Let’s try disabling net.ipv4.tcp_syncookies
altogether and rerun the test:
sysctl -w net.ipv4.tcp_syncookies=0
jekyll serve --port=8080
That apparently did it:
benny@gamma:~$ ab -c 200 -n 20000 http://samplehost.com:8080/
This is ApacheBench, Version 2.3 <$Revision: 1430300 $>
Copyright 1996 Adam Twiss, Zeus Technology Ltd, http://www.zeustech.net/
Licensed to The Apache Software Foundation, http://www.apache.org/
Benchmarking samplehost.com (be patient)
Completed 2000 requests
Completed 4000 requests
Completed 6000 requests
Completed 8000 requests
Completed 10000 requests
Completed 12000 requests
Completed 14000 requests
Completed 16000 requests
Completed 18000 requests
Completed 20000 requests
Finished 20000 requests
Server Software: WEBrick/1.3.1
Server Hostname: samplehost.com
Server Port: 8080
Document Path: /
Document Length: 5312 bytes
Concurrency Level: 200
Time taken for tests: 114.804 seconds
Complete requests: 20000
Failed requests: 0
Write errors: 0
Total transferred: 111120000 bytes
HTML transferred: 106240000 bytes
Requests per second: 174.21 [#/sec] (mean)
Time per request: 1148.041 [ms] (mean)
Time per request: 5.740 [ms] (mean, across all concurrent requests)
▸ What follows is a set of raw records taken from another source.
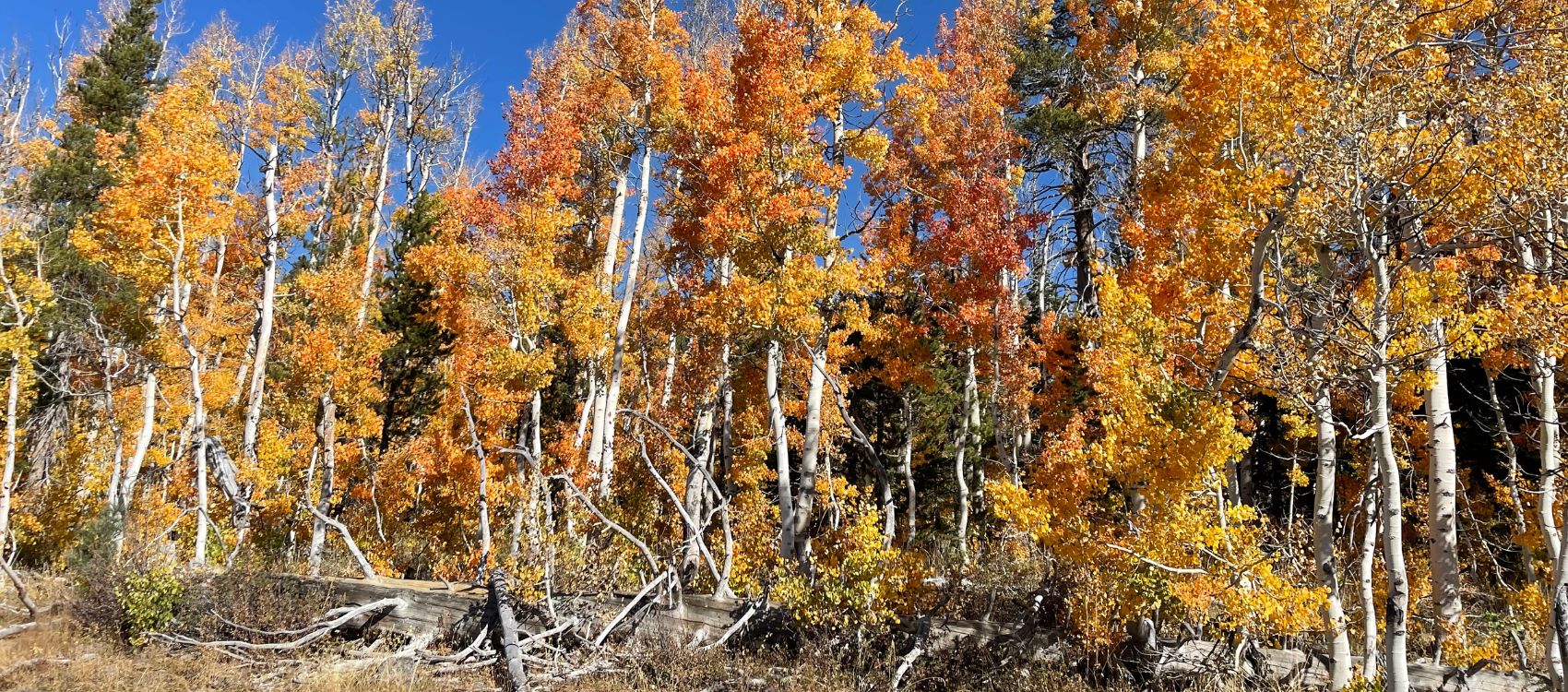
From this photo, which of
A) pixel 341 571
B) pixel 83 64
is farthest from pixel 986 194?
pixel 83 64

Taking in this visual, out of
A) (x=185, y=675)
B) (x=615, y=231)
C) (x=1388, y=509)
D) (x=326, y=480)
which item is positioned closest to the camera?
(x=1388, y=509)

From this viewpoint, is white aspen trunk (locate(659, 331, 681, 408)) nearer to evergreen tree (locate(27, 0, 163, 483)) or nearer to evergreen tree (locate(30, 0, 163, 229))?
evergreen tree (locate(27, 0, 163, 483))

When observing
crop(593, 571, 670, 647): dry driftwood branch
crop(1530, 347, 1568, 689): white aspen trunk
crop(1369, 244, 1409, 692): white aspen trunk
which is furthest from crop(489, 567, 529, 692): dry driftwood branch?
crop(1530, 347, 1568, 689): white aspen trunk

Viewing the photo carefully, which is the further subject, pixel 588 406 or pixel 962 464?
pixel 962 464

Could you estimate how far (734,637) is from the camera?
31.3 feet

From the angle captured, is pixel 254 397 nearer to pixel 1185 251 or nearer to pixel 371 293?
pixel 371 293

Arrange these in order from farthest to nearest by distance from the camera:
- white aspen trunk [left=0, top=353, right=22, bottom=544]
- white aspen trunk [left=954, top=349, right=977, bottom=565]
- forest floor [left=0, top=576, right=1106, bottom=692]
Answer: white aspen trunk [left=954, top=349, right=977, bottom=565]
white aspen trunk [left=0, top=353, right=22, bottom=544]
forest floor [left=0, top=576, right=1106, bottom=692]

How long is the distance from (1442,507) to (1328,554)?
66.1 inches

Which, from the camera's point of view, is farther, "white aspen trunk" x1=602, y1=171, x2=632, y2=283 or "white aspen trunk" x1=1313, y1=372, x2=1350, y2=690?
"white aspen trunk" x1=602, y1=171, x2=632, y2=283

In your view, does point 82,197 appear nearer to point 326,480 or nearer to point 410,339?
point 410,339

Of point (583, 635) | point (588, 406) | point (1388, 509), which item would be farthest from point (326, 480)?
point (1388, 509)

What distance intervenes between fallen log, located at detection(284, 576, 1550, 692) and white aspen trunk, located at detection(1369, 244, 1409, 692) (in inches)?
76.6

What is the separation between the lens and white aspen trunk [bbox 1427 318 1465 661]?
7.41 meters

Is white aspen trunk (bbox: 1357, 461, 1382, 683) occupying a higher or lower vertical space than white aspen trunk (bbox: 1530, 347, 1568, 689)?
lower
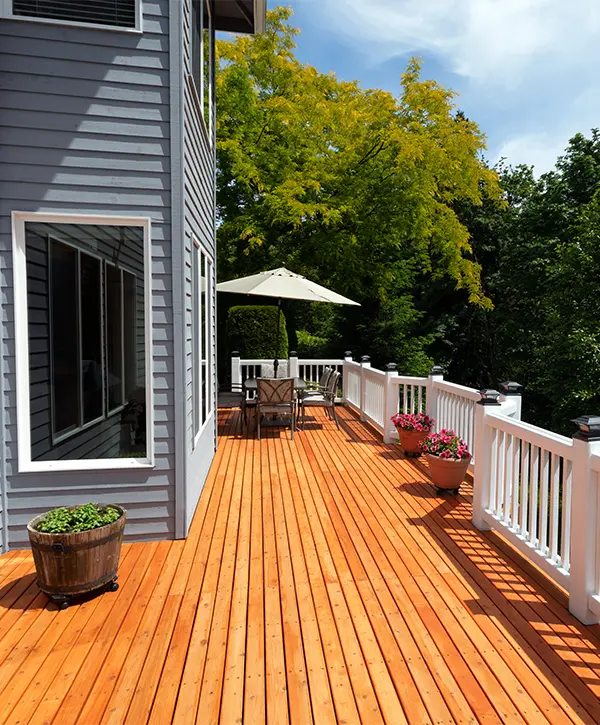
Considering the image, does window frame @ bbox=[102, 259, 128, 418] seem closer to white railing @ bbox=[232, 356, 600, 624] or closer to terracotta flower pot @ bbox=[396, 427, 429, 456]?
white railing @ bbox=[232, 356, 600, 624]

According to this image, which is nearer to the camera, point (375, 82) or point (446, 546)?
point (446, 546)

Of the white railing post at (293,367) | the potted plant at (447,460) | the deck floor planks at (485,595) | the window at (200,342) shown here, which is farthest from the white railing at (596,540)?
the white railing post at (293,367)

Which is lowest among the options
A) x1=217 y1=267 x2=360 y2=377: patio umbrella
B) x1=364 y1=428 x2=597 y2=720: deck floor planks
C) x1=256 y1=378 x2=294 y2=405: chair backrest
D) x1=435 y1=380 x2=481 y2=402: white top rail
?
x1=364 y1=428 x2=597 y2=720: deck floor planks

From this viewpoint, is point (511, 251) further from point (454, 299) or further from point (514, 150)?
point (514, 150)

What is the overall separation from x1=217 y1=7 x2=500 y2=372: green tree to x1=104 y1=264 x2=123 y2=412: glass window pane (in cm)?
842

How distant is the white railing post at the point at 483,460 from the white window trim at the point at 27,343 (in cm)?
240

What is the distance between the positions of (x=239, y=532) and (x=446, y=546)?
1505 millimetres

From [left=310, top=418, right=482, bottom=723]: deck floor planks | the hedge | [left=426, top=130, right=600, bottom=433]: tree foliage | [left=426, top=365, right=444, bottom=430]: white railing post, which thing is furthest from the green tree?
[left=310, top=418, right=482, bottom=723]: deck floor planks

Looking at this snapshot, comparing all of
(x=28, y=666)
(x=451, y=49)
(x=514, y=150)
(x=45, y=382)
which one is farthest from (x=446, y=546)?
(x=514, y=150)

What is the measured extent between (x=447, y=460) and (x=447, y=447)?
13 centimetres

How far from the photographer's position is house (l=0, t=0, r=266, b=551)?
319 centimetres

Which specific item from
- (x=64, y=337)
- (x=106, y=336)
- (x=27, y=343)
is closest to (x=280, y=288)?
(x=106, y=336)

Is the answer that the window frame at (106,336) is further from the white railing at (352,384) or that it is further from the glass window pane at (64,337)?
the white railing at (352,384)

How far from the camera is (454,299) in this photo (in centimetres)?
1906
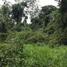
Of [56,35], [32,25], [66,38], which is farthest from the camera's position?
[32,25]

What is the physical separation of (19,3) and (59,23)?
19.0 meters

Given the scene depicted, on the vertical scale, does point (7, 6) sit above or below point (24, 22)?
above

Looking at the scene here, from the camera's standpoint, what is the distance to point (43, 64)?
6699 millimetres

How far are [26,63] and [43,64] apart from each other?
0.63 meters

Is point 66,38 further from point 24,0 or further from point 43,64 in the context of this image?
point 24,0

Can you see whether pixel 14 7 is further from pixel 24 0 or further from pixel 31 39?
pixel 31 39

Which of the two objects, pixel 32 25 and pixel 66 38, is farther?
pixel 32 25

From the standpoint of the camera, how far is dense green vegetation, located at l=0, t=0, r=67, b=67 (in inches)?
260

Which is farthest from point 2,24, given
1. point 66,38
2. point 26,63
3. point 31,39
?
→ point 26,63

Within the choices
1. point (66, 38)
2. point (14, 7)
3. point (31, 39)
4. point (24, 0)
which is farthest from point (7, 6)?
point (66, 38)

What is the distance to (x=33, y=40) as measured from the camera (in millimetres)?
16594

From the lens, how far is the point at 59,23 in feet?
53.1

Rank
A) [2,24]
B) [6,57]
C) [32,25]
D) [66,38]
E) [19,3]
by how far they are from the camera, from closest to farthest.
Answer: [6,57] < [66,38] < [2,24] < [32,25] < [19,3]

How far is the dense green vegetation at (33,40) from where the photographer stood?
6597 mm
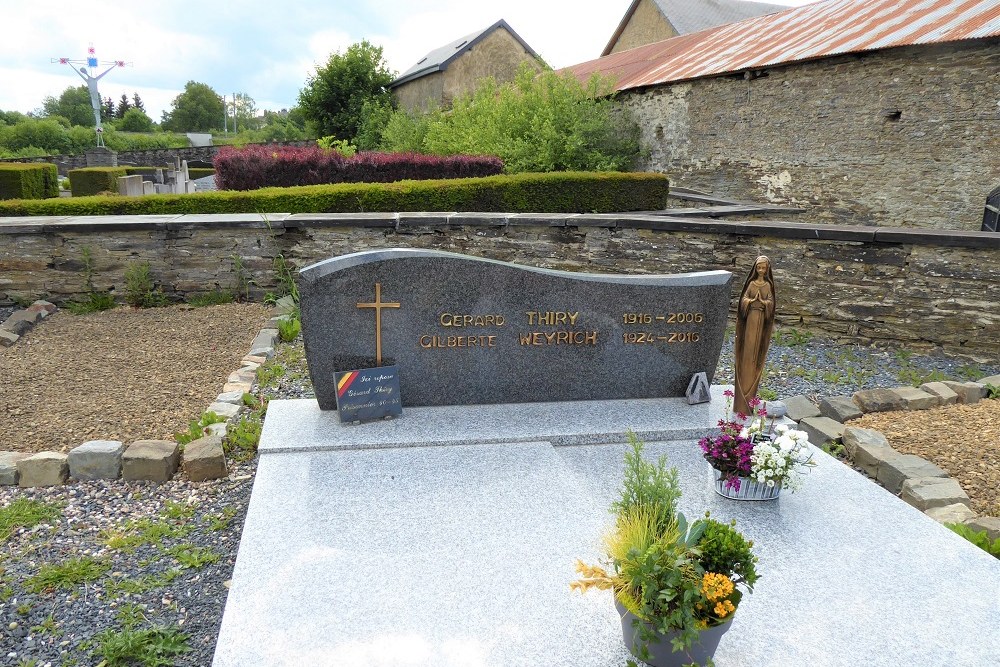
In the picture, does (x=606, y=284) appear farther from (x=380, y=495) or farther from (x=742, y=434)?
(x=380, y=495)

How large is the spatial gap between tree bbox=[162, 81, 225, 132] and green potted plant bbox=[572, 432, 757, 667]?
330ft

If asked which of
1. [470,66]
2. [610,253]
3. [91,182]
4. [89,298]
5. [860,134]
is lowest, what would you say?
[89,298]

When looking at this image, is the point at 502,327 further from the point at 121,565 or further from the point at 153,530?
the point at 121,565

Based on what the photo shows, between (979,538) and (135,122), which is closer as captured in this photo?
(979,538)

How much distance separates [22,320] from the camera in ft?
A: 21.6

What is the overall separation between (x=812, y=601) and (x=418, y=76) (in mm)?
32242

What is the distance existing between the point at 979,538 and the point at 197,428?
445 centimetres

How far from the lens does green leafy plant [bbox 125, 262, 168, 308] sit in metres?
7.11

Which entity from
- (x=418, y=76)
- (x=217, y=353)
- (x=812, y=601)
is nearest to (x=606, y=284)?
(x=812, y=601)

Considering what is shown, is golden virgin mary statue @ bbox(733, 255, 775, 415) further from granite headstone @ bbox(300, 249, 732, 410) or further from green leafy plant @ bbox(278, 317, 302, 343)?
green leafy plant @ bbox(278, 317, 302, 343)

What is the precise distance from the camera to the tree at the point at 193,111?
89.8m

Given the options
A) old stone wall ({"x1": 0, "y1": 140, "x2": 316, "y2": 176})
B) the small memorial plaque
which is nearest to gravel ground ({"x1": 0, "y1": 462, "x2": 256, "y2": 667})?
the small memorial plaque

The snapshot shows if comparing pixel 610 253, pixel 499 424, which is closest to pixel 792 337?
pixel 610 253

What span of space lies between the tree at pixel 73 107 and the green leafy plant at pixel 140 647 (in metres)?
96.9
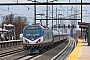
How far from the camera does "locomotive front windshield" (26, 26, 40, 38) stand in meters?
29.5

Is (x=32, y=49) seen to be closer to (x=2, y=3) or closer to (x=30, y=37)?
(x=30, y=37)

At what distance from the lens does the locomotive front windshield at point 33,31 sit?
29469 millimetres

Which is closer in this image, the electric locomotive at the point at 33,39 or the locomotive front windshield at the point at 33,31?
the electric locomotive at the point at 33,39

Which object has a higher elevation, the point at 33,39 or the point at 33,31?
the point at 33,31

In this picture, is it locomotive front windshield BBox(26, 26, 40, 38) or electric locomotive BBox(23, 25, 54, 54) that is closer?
electric locomotive BBox(23, 25, 54, 54)

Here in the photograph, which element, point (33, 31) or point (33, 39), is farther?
point (33, 31)

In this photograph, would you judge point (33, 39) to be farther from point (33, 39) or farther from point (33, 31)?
point (33, 31)

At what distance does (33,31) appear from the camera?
2980 cm

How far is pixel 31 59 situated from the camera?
956 inches

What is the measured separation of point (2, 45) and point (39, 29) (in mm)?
17801

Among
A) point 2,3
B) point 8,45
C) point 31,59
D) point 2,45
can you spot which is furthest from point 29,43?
point 8,45

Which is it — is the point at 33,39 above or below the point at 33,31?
below

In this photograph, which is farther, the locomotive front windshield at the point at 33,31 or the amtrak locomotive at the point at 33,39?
the locomotive front windshield at the point at 33,31

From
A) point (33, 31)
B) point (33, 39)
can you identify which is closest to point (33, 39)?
point (33, 39)
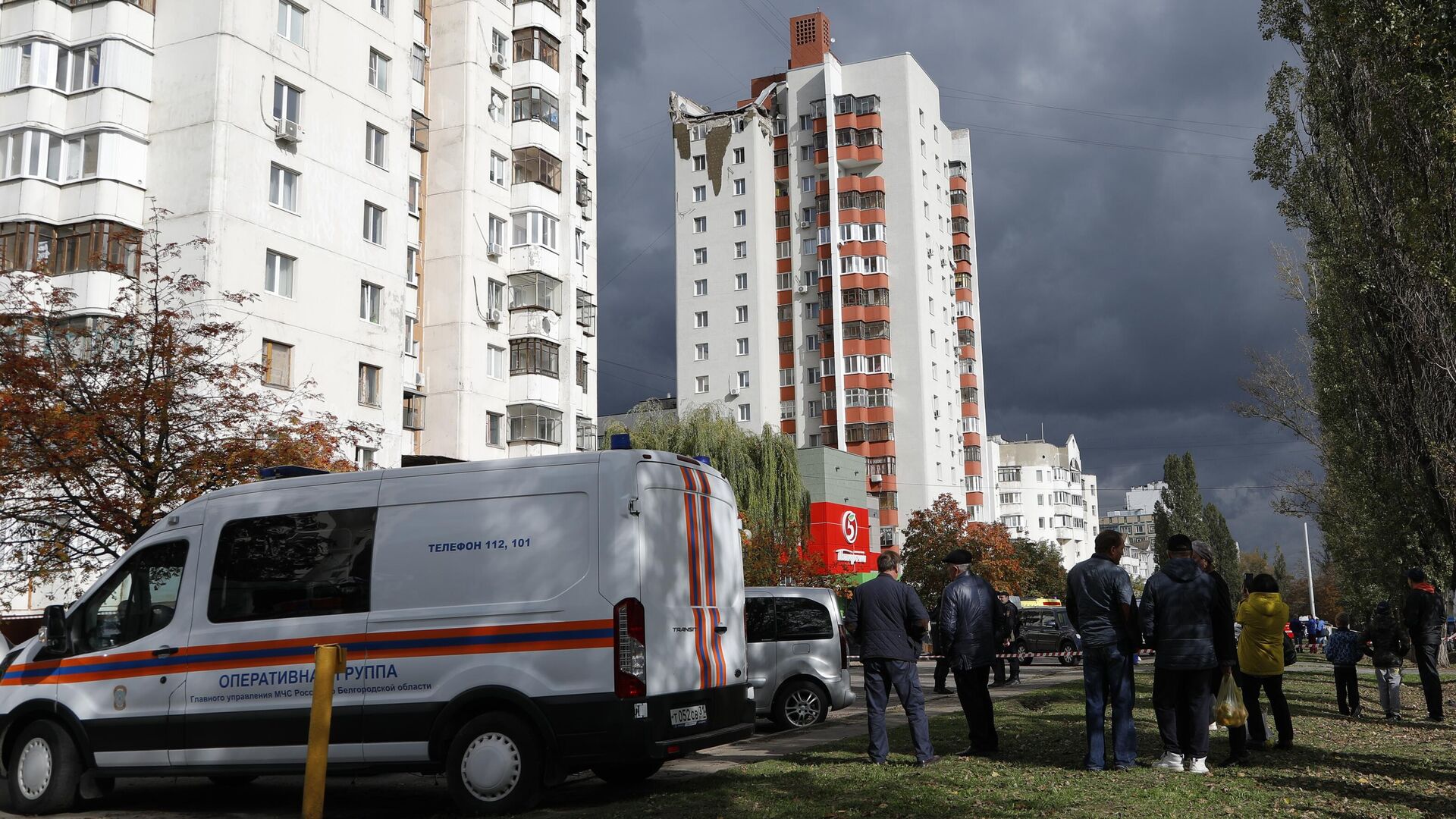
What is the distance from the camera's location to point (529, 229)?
141 feet

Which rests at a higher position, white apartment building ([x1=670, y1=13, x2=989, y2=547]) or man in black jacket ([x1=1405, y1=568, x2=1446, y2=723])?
white apartment building ([x1=670, y1=13, x2=989, y2=547])

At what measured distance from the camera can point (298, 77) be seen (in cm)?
3188

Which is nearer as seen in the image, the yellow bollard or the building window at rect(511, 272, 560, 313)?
the yellow bollard

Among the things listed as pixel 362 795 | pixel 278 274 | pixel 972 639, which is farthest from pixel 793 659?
pixel 278 274

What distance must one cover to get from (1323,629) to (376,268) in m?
45.2

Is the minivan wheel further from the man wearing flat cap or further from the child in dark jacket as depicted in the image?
the man wearing flat cap

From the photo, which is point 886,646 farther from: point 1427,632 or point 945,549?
point 945,549

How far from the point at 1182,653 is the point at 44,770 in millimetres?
9696

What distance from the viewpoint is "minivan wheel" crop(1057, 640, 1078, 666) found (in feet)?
119

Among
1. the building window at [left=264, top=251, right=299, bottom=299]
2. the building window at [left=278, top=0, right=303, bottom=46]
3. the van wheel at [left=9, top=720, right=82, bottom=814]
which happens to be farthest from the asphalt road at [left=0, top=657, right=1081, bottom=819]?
the building window at [left=278, top=0, right=303, bottom=46]

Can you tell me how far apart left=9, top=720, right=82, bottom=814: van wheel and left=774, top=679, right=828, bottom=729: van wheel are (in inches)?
325

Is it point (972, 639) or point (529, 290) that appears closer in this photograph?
point (972, 639)

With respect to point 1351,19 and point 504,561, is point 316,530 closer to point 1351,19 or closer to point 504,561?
point 504,561

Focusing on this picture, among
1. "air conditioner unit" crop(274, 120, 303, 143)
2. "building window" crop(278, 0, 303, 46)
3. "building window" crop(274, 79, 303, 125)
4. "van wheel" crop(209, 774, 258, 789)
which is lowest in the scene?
"van wheel" crop(209, 774, 258, 789)
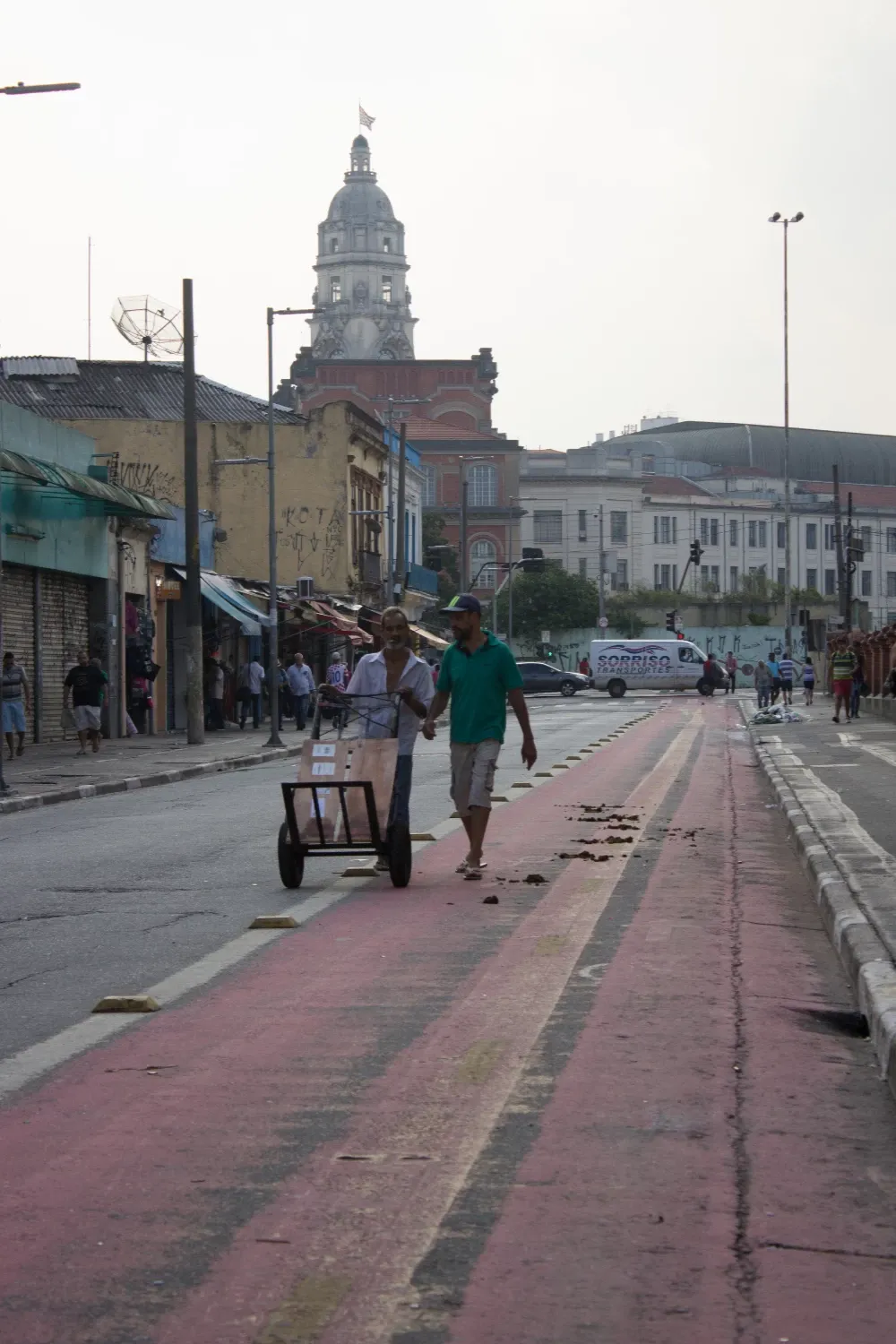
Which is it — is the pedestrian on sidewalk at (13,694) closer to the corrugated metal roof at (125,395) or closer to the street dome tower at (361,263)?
the corrugated metal roof at (125,395)

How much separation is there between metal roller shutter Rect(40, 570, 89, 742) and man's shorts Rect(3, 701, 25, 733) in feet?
16.9

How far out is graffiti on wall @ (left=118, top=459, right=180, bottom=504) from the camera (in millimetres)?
55062

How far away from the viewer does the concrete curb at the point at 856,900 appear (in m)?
7.23

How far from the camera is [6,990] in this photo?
27.2ft

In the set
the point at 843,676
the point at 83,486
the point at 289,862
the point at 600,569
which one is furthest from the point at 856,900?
the point at 600,569

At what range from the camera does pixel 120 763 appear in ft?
94.3

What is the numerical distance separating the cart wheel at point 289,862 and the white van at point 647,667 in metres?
64.1

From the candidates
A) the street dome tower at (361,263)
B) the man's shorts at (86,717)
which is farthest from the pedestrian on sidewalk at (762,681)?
the street dome tower at (361,263)

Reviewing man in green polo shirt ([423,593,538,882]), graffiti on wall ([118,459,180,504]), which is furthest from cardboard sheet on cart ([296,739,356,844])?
graffiti on wall ([118,459,180,504])

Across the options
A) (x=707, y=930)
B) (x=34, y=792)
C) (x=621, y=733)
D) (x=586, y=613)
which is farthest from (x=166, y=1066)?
(x=586, y=613)

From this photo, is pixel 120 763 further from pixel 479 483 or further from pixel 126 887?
pixel 479 483

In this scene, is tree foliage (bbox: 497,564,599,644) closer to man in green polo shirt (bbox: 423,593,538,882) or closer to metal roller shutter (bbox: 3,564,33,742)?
metal roller shutter (bbox: 3,564,33,742)

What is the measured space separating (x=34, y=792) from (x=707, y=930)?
13911mm

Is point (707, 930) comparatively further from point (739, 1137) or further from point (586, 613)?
point (586, 613)
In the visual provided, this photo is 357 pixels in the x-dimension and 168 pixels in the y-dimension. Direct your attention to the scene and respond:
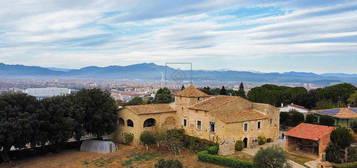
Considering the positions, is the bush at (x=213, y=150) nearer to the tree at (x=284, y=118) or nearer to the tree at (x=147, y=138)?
the tree at (x=147, y=138)

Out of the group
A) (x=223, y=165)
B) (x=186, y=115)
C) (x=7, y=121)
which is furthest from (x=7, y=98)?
(x=223, y=165)

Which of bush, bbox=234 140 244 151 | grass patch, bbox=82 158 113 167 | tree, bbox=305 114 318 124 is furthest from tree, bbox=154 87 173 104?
bush, bbox=234 140 244 151

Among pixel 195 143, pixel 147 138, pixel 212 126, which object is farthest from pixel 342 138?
pixel 147 138

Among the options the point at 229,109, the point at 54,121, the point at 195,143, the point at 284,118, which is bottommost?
the point at 195,143

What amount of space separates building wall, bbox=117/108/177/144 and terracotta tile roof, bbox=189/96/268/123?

Transfer rate: 945.22 [Kbytes/sec] received
Connection Times (ms)
min mean[+/-sd] median max
Connect: 39 316 1992.7 47 63230
Processing: 41 58 80.5 53 8351
Waiting: 40 55 79.1 50 8253
Total: 81 374 1996.6 100 63510
Percentage of the requests served within a certain time (ms)
50% 100
66% 104
75% 107
80% 110
90% 363
95% 1103
98% 3102
99% 7107
100% 63510 (longest request)
benny@gamma:~$
However, this time syslog yields a different message:
Jul 8 09:25:57 alpha kernel: [2141575.522620] TCP: TCP: Possible SYN flooding on port 8080. Dropping request. Check SNMP counters.